Structural model relationships in PLS-SEM imply that exogenous constructs directly affect endogenous constructs without any systematic influences of other variables. In many instances, however, this assumption does not hold. Specifically, a third variable in the analysis can change our understanding of the nature of the direct relationships under consideration. The two most prominent examples of such extensions include mediation and moderation.
Mediation occurs when a mediator construct intervenes between two other directly related constructs. More precisely, a change in the exogenous construct results in a change of the mediator construct, which, in turn, changes the endogenous construct. Analyzing the strength of the mediator construct’s relationships with the other constructs enables researchers to substantiate the mechanisms that underlie the cause–effect relationship between an exogenous construct and an endogenous construct. In the simplest form, the analysis considers only one mediator construct, but the path model can also include several mediator constructs.

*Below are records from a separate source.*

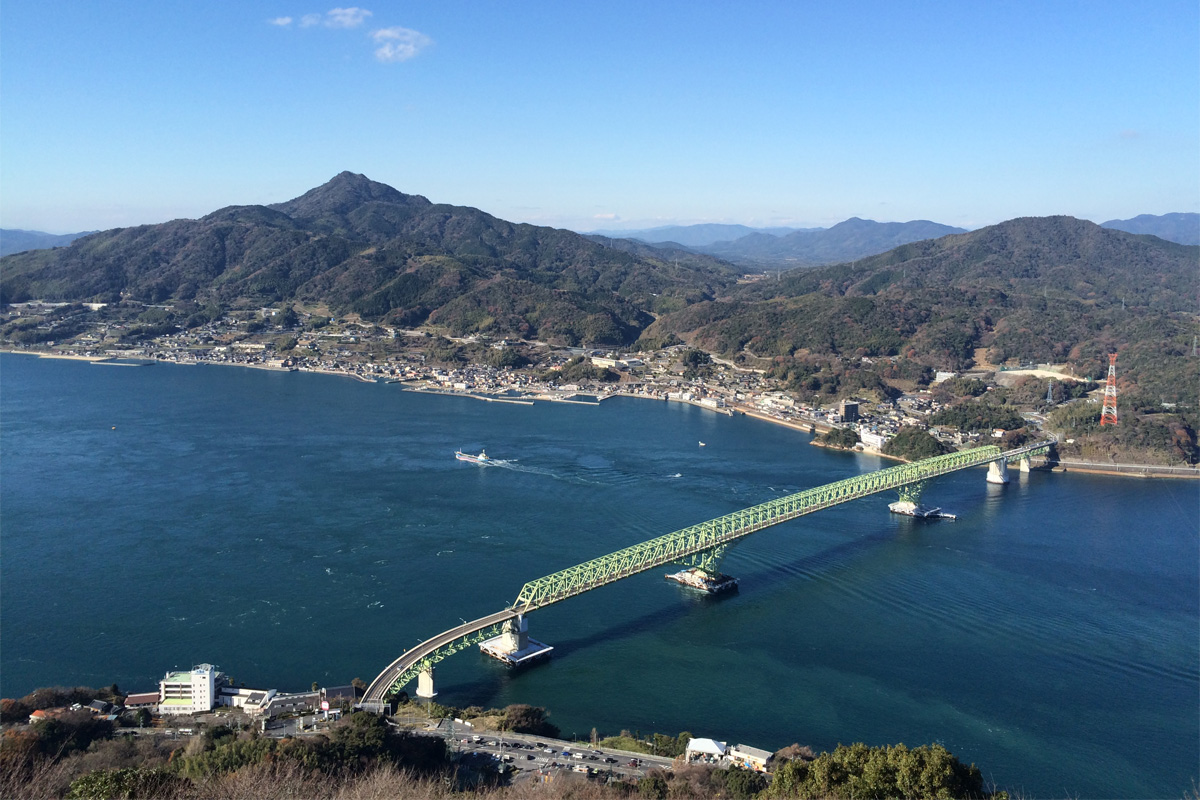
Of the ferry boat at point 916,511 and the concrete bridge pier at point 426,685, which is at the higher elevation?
the ferry boat at point 916,511

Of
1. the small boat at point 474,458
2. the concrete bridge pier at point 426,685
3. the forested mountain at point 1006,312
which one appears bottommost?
the concrete bridge pier at point 426,685

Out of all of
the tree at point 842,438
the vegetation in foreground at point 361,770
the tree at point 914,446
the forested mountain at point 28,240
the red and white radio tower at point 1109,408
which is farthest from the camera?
the forested mountain at point 28,240

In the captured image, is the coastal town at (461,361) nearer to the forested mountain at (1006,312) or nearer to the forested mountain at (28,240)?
the forested mountain at (1006,312)

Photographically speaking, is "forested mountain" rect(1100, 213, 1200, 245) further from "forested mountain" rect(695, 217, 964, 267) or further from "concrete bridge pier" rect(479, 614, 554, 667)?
"concrete bridge pier" rect(479, 614, 554, 667)

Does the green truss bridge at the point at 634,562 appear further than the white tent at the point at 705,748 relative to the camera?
Yes

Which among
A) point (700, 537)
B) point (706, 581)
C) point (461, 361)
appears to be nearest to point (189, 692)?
point (706, 581)

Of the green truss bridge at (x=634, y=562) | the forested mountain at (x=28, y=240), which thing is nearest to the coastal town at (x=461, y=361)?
the green truss bridge at (x=634, y=562)

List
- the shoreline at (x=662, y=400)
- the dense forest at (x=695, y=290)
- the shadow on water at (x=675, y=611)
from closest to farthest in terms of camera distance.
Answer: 1. the shadow on water at (x=675, y=611)
2. the shoreline at (x=662, y=400)
3. the dense forest at (x=695, y=290)
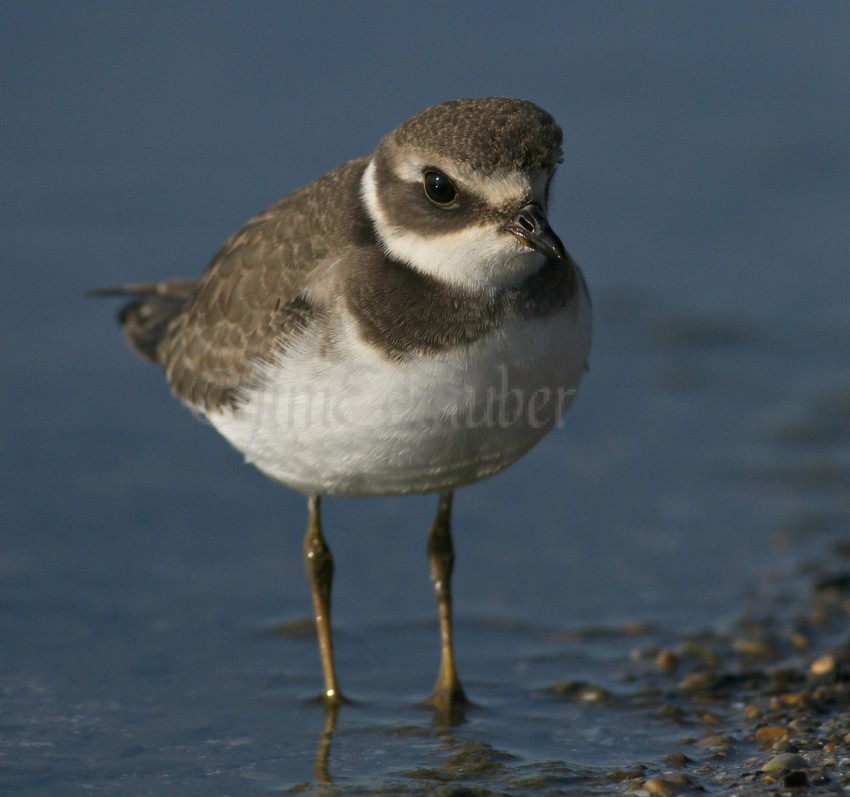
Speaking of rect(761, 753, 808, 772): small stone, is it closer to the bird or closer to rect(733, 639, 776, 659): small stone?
rect(733, 639, 776, 659): small stone

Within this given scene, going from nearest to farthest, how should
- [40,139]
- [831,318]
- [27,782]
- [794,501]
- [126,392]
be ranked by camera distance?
[27,782] → [794,501] → [126,392] → [831,318] → [40,139]

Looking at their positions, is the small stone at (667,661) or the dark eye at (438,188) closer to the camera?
the dark eye at (438,188)

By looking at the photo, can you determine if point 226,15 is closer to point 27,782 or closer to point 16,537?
point 16,537

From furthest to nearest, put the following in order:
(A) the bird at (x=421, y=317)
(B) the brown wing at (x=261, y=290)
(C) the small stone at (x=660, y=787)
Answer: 1. (B) the brown wing at (x=261, y=290)
2. (A) the bird at (x=421, y=317)
3. (C) the small stone at (x=660, y=787)

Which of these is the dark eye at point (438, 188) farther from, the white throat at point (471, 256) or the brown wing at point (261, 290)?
the brown wing at point (261, 290)

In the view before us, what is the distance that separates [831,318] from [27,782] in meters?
7.30

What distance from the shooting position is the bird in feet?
19.3

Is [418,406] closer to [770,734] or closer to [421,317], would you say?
[421,317]

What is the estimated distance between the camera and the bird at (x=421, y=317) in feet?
19.3

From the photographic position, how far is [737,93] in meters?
14.4

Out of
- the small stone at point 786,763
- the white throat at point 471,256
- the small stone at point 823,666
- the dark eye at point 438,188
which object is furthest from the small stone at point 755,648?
the dark eye at point 438,188

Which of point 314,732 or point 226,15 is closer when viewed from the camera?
point 314,732

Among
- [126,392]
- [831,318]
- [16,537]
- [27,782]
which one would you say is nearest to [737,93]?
[831,318]

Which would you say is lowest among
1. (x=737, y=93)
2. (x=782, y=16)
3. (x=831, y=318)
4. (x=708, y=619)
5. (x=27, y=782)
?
(x=27, y=782)
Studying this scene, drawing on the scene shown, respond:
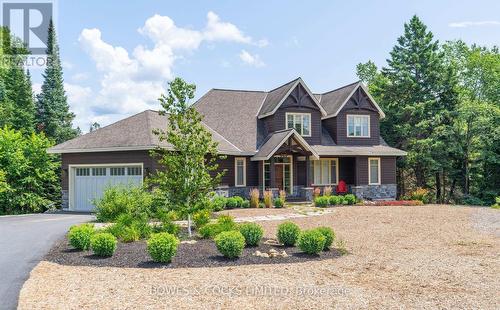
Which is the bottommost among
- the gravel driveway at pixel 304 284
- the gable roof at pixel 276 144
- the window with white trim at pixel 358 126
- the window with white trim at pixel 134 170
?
the gravel driveway at pixel 304 284

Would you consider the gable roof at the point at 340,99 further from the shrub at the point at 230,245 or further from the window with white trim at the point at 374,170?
the shrub at the point at 230,245

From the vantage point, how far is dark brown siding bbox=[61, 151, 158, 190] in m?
17.5

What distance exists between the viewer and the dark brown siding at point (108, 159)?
17.5 metres

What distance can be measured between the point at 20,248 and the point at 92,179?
9.69 m

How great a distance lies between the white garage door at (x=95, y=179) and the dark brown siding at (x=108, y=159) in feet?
1.12

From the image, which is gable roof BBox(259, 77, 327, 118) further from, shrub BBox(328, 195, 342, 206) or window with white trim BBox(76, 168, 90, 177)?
window with white trim BBox(76, 168, 90, 177)

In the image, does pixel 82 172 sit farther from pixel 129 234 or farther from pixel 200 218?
pixel 129 234

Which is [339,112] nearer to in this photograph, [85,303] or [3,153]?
[3,153]

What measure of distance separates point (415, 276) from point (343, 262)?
1477 millimetres

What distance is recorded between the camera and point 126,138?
1825 cm

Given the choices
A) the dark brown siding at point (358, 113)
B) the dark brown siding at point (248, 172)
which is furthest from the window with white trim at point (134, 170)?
the dark brown siding at point (358, 113)

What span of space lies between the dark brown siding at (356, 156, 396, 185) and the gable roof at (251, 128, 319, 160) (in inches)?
151

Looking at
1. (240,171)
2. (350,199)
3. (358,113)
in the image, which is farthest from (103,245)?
(358,113)

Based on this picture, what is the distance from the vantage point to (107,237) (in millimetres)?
8211
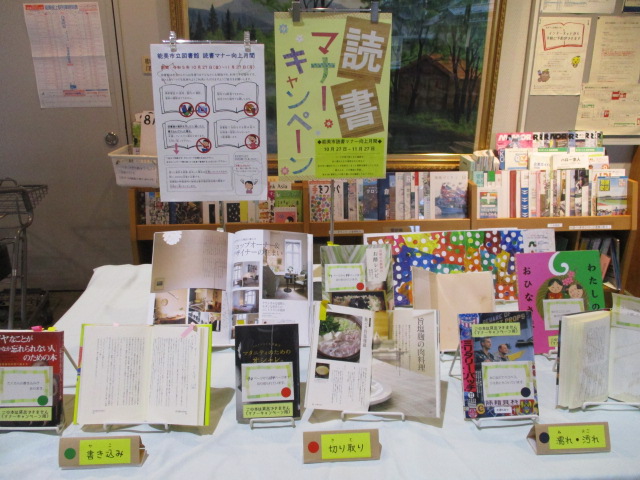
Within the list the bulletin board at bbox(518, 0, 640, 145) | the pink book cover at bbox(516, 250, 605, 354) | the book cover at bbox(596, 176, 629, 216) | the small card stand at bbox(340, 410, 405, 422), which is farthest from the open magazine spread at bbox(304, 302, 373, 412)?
the bulletin board at bbox(518, 0, 640, 145)

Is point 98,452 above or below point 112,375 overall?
below

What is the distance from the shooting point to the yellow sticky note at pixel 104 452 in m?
1.21

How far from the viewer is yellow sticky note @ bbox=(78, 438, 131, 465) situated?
1.21 meters

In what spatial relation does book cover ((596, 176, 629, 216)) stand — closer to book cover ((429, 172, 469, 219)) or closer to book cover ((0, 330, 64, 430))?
book cover ((429, 172, 469, 219))

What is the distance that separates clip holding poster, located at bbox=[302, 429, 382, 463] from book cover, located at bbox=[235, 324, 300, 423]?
131 mm

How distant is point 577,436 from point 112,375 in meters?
1.15

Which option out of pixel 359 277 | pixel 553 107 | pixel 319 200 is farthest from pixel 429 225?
pixel 359 277

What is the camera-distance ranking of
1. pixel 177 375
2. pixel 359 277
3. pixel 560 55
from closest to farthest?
pixel 177 375 → pixel 359 277 → pixel 560 55

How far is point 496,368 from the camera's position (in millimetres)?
1351

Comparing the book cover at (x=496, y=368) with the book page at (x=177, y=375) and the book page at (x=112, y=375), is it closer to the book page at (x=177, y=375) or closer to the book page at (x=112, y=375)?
the book page at (x=177, y=375)

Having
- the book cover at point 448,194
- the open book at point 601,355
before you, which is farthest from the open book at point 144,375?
the book cover at point 448,194

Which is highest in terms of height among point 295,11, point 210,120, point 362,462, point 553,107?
point 295,11

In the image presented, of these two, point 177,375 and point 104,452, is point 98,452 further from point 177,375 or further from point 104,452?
point 177,375

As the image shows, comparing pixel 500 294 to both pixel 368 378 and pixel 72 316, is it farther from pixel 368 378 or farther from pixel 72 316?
pixel 72 316
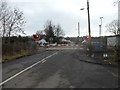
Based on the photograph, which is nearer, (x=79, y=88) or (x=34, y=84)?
(x=79, y=88)

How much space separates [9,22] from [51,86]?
3479cm

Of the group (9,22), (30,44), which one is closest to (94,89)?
(9,22)

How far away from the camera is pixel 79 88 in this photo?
11.5 meters

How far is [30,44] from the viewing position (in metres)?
49.9

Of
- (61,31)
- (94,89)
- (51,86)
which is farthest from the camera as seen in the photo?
(61,31)

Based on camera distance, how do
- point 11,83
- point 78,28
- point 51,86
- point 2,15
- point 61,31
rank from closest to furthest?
point 51,86 < point 11,83 < point 2,15 < point 78,28 < point 61,31

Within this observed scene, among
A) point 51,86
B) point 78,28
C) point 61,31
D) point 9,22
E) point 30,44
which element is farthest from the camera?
point 61,31

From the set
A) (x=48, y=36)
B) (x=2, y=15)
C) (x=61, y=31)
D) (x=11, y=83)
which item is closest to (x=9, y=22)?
(x=2, y=15)

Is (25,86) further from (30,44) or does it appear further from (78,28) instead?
(78,28)

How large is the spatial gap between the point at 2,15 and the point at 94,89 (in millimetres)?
33188

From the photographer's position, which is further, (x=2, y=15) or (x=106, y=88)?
(x=2, y=15)

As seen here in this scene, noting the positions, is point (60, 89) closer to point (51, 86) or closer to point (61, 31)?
point (51, 86)

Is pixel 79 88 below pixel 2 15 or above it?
below

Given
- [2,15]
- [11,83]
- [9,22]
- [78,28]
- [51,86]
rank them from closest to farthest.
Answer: [51,86], [11,83], [2,15], [9,22], [78,28]
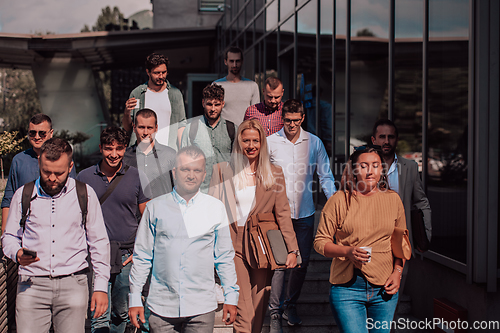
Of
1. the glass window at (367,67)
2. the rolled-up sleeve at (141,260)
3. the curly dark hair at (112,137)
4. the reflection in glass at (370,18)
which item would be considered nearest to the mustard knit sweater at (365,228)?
the rolled-up sleeve at (141,260)

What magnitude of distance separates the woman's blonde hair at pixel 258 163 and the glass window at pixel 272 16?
768cm

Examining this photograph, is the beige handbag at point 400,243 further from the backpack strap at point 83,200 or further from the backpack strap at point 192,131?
the backpack strap at point 192,131

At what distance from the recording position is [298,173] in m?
4.99

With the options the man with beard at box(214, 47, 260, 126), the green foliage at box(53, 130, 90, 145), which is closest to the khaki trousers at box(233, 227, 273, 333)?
the man with beard at box(214, 47, 260, 126)

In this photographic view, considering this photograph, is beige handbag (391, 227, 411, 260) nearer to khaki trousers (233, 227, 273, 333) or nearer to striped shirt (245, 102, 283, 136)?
khaki trousers (233, 227, 273, 333)

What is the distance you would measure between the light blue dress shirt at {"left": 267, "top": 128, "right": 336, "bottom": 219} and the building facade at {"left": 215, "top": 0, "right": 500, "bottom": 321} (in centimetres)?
138

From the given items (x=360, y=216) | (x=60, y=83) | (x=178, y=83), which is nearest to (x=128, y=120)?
(x=360, y=216)

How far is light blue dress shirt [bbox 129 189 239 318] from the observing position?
312cm

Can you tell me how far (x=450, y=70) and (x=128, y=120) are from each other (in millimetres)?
3573

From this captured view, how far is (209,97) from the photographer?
5.13 m

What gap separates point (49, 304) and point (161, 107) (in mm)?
2808

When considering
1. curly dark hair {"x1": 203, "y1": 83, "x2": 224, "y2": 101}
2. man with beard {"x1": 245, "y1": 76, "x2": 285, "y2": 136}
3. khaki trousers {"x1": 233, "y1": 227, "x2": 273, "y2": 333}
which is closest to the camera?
khaki trousers {"x1": 233, "y1": 227, "x2": 273, "y2": 333}

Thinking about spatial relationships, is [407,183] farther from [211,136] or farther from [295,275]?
[211,136]

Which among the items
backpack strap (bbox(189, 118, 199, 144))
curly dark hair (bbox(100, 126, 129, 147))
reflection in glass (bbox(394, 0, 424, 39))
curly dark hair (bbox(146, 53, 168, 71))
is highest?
reflection in glass (bbox(394, 0, 424, 39))
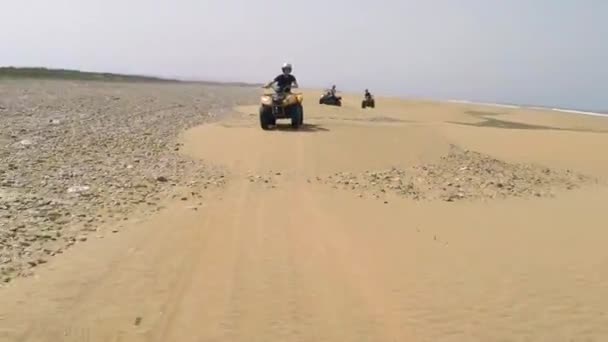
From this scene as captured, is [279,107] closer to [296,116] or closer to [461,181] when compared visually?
[296,116]

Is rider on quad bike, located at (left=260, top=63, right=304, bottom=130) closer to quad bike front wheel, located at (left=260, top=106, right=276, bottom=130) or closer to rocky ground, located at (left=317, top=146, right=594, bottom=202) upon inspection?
quad bike front wheel, located at (left=260, top=106, right=276, bottom=130)

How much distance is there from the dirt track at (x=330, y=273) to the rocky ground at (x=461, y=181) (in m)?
0.19

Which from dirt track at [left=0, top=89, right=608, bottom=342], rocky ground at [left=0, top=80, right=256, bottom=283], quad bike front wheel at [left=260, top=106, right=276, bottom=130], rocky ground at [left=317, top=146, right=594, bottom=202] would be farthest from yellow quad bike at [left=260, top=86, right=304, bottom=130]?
dirt track at [left=0, top=89, right=608, bottom=342]

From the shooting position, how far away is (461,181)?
9773mm

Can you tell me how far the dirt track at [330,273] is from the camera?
165 inches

The other example of a third variable potentially changing a direct relationship in a structural model is moderation. When moderation is present, the strength or even the direction of a relationship between two constructs depends on a third variable (i.e., the moderator). In other words, the relationship between two constructs changes depending on the value of the moderator variable. As an example, the direct relationship between the customer satisfaction and customer loyalty constructs is not the same for all customers but differs depending on moderators such as income, age, and switching costs. For example, the strength of the relationship between customer satisfaction and customer loyalty may be substantially stronger for older customers than for younger customers. Therefore, moderation can (and should) be seen as a means to better understand and account for heterogeneity in the data.
Mediation and moderation are similar in that they describe situations in which the relationship between two constructs depends on a third variable. There are fundamental differences, however, in terms of their theoretical foundation, modeling, and interpretation. In this chapter, we explain and differentiate between mediation and moderation, as well as illustrate their implementation using the corporate reputation PLS path model.